──────── Extrait ────────

Hassan a affirmé à plusieurs reprises qu’il était prêt à répondre aux questions des autorités françaises au Canada. Il a également proposé de passer au détecteur de mensonge, mais ses offres n’ont reçu aucune réponse [9].

Un large soutien de la communauté

Nous demandons votre aide pour faire connaître le sort de M. Hassan Diab et informer le public français de cette affaire injuste. N’hésitez pas à diffuser cette lettre auprès d’organisations et d’individus qui devraient prendre connaissance du dossier de M. Diab.

──────── Les données ────────

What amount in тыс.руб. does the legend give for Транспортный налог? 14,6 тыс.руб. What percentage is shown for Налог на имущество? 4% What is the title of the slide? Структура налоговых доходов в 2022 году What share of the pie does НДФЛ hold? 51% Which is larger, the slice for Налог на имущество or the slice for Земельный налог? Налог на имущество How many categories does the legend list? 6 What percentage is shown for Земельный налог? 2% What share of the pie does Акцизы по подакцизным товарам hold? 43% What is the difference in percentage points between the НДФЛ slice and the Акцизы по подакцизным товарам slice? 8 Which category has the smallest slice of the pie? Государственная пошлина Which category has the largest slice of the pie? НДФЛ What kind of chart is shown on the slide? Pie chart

────────

■ Consigne: Recopiez fidèlement le passage de l'extrait qui commence aux mots « Un large soutien » et s'arrête après « de M. Diab. ». Les lignes forment un ensemble distinct, sans rapport avec l'extrait.

■ Résultat:
Un large soutien de la communauté

Nous demandons votre aide pour faire connaître le sort de M. Hassan Diab et informer le public français de cette affaire injuste. N’hésitez pas à diffuser cette lettre auprès d’organisations et d’individus qui devraient prendre connaissance du dossier de M. Diab.